## WHAT TO WORK ON
1. Reproduce word for word the stretch of the article on Ethan and Maya that starts at "As she figures" and ends after "actress Camila Mendes.".
2. Write the next part of the article on Ethan and Maya, picking up right after its final sentence.

Ethan had a very personal experience with the darker side of celebrity. “My first scene partner in acting was River Phoenix,” he says of his “Explorers” co-star and friend, who died in 1993 from a drug overdose at age 23. “He had such a passion for music, and I think it would have helped him to go deeper with that. But there’s a feeling like you can’t get off the treadmill. ‘I’m kind of a famous actor so I have to do this.’ No, you don’t.”
For his part, Ethan believes he’s lucky in the level of attention he’s received. “I was always successful enough to work, but I didn’t ever hit that celebrity plane where it’s uncomfortable,” he says.
He began acting as a teenager, turning heads as a preppie high schooler in “Dead Poets Society” and starring in a Disney adaptation of “White Fang” before “Reality Bites” made him the poster child for a certain type of disaffected hipster. Until a recent appearance in the Marvel television series “Moon Knight,” Ethan has veered away from big-budget fare, once rejecting an offer to play the Dark Knight in “Batman Forever.” After his Oscar-nominated turn in “Training Day,” as well as Richard Linklater’s “Before Sunrise” trilogy and “Boyhood,” he kept showing his range, moving seamlessly between playing a priest struggling with a crisis of faith in Paul Schrader’s “First Reformed” to a sadistic child killer in the dark thriller “The Black Phone.”
“From a very young age, he never wanted to be put in a box or be seen as one kind of actor,” says Ethan’s longtime friend Vincent D’Onofrio, who appears in “Wildcat.”
Maya often thinks about the kind of stardom she’s striving for. This question is further complicated by the fact that she’s also a musician with two albums — 2020’s “Blush” and 2022’s “Moss.” But right now, she says, “I don’t have an answer for you. All I want is another chance to make art. All I want for my second album is to get permission to make a third.”
As she figures that out, she’s trying her hand at a variety of projects. She became known to a wider audience after joining the cast of Netflix’s popular sci-fi series “Stranger Things” in its third season, meshing with the other misfit teens in Hawkins, Indiana. And she’s learning from auteurs, working with Quentin Tarantino in “Once Upon a Time in Hollywood” and Wes Anderson in “Asteroid City,” while endearing herself to her peers with the Netflix comedy “Do Revenge,” a campy teen movie co-starring “Riverdale” actress Camila Mendes.

## Entries on spatial positioning
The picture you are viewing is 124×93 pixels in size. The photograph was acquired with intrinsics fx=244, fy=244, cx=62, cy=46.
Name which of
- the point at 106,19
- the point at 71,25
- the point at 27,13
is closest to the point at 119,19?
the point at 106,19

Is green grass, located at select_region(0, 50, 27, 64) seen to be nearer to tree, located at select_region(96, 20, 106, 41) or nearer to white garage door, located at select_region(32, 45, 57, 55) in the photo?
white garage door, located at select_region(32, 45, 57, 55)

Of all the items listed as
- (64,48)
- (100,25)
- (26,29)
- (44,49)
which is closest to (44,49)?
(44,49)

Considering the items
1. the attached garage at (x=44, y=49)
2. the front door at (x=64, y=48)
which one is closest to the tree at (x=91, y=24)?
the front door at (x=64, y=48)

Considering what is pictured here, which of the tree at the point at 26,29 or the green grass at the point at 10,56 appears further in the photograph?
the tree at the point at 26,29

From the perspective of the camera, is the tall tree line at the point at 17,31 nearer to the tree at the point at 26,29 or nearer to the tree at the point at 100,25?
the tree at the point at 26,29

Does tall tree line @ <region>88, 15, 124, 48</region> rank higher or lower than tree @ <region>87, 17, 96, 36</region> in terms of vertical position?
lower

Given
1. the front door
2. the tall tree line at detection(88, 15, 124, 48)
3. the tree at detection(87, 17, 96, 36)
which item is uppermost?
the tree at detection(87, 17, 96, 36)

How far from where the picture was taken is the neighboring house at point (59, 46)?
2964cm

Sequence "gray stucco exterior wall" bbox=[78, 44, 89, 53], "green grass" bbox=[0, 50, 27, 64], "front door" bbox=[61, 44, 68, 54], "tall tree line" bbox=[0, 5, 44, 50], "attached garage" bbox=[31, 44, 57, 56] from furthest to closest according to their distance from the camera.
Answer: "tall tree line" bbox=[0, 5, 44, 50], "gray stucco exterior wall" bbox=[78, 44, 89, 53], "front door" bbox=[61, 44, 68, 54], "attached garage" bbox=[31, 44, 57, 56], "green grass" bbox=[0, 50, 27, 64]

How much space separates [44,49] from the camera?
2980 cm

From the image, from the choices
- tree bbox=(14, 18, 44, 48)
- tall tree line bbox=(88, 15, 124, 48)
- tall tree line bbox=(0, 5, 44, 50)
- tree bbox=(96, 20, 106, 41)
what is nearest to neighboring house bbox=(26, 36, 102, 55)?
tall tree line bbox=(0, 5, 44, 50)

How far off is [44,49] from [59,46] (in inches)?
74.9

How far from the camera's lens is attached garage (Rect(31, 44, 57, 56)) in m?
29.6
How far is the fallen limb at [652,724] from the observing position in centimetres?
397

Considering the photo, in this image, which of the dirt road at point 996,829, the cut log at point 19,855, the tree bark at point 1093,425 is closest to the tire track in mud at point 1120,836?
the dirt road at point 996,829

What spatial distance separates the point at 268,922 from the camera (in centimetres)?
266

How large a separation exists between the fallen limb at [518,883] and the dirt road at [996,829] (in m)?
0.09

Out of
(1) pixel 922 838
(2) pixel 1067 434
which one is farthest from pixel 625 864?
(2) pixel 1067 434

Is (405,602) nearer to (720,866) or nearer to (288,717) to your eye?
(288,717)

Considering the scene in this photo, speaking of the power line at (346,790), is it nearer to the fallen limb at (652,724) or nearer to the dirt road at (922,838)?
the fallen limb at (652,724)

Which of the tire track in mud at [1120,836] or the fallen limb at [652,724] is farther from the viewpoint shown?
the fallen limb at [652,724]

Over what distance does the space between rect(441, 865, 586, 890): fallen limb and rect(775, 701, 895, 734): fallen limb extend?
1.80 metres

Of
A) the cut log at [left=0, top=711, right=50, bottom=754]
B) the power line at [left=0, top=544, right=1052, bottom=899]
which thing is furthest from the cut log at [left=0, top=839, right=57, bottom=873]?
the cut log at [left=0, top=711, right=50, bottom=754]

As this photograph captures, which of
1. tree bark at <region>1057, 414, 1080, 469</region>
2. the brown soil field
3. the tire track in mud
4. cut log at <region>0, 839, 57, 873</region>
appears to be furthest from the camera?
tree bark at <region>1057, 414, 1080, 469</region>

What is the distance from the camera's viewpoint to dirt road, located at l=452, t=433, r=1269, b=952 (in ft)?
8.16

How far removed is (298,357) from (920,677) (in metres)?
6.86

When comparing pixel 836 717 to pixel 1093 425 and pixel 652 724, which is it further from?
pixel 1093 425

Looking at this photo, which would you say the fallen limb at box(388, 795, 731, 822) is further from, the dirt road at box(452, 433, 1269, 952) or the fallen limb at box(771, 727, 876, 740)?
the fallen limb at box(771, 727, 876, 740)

## ANSWERS IN ORDER
1.
As she figures that out, she’s trying her hand at a variety of projects. She became known to a wider audience after joining the cast of Netflix’s popular sci-fi series “Stranger Things” in its third season, meshing with the other misfit teens in Hawkins, Indiana. And she’s learning from auteurs, working with Quentin Tarantino in “Once Upon a Time in Hollywood” and Wes Anderson in “Asteroid City,” while endearing herself to her peers with the Netflix comedy “Do Revenge,” a campy teen movie co-starring “Riverdale” actress Camila Mendes.

2.
This year, she’ll also appear in Bradley Cooper’s Leonard Bernstein biopic “Maestro” and again work with family — this time, her mom — in the witty heist thriller “The Kill Room,” starring Thurman and Samuel L. Jackson. “I’m so excited for people to get to see my mom be funny,” she says. “In the last couple of years, she’s done independent comedies that, for whatever reason, haven’t seen the light of day. She’s the funniest person I know.”
It took these experiences for Maya to gain the confidence to lead a movie that’s being directed by her father. “As a teenager,” she says, “I wouldn’t have been in the place to have enough confidence to do it publicly …”
Suddenly, Ethan interrupts her: “I’m sorry to cut you off …”
“But you know exactly what I’m saying,” Maya says.
“You’re saying we could have done this earlier,” Ethan elaborates, “but the temperature in the room changed because Maya now has every right to be the lead of something. It’s different than if she were 17. This movie is being financed because she’s in it, not because I’m directing.”
”Well …,” Maya says, pushing back on the idea, “a little bit of both.”
In “Wildcat,” Flannery O’Connor is a caustic, antisocial nerd, so convinced of her genius that she has no patience for superficial niceties. At one point, she tells her book editor: “I am amenable to criticism but only within the sphere of what I am trying to do.” In short, she’s not the kind of person you’d want to go to brunch with.
“She’s pretty upfront with her setbacks, faults and limitations,” Maya says. “She was rude to people she likes.”
“I grew up watching Jack Nicholson and Al Pacino do that,” Ethan says. “I’ve been able to do it my whole career, playing people who do gross things. But you still can kind of like them. Young actresses very rarely get that opportunity to be brilliant, complicated, mean, sexual, asexual. Making movies about imperfect women is hard.”
Maya embraces the challenge in a performance that is utterly without glamour. It’s a chameleonic deep dive that required her to wear outsized prosthetic teeth, don a mousy hairdo and use wooden crutches. In the film, she portrays not only O’Connor but six characters from the young author’s short stories. (D’Onofrio, Steve Zahn, Liam Neeson, Cooper Hoffman and Rafael Casal each have cameos.)
“Ethan and Maya have spent a lifetime discussing art with each other,” says Casal, who also worked with the Hawkes on “The Good Lord Bird.” “If anything, them being family allows them to skip past the usual trappings of strangers and get right to the honest moments.”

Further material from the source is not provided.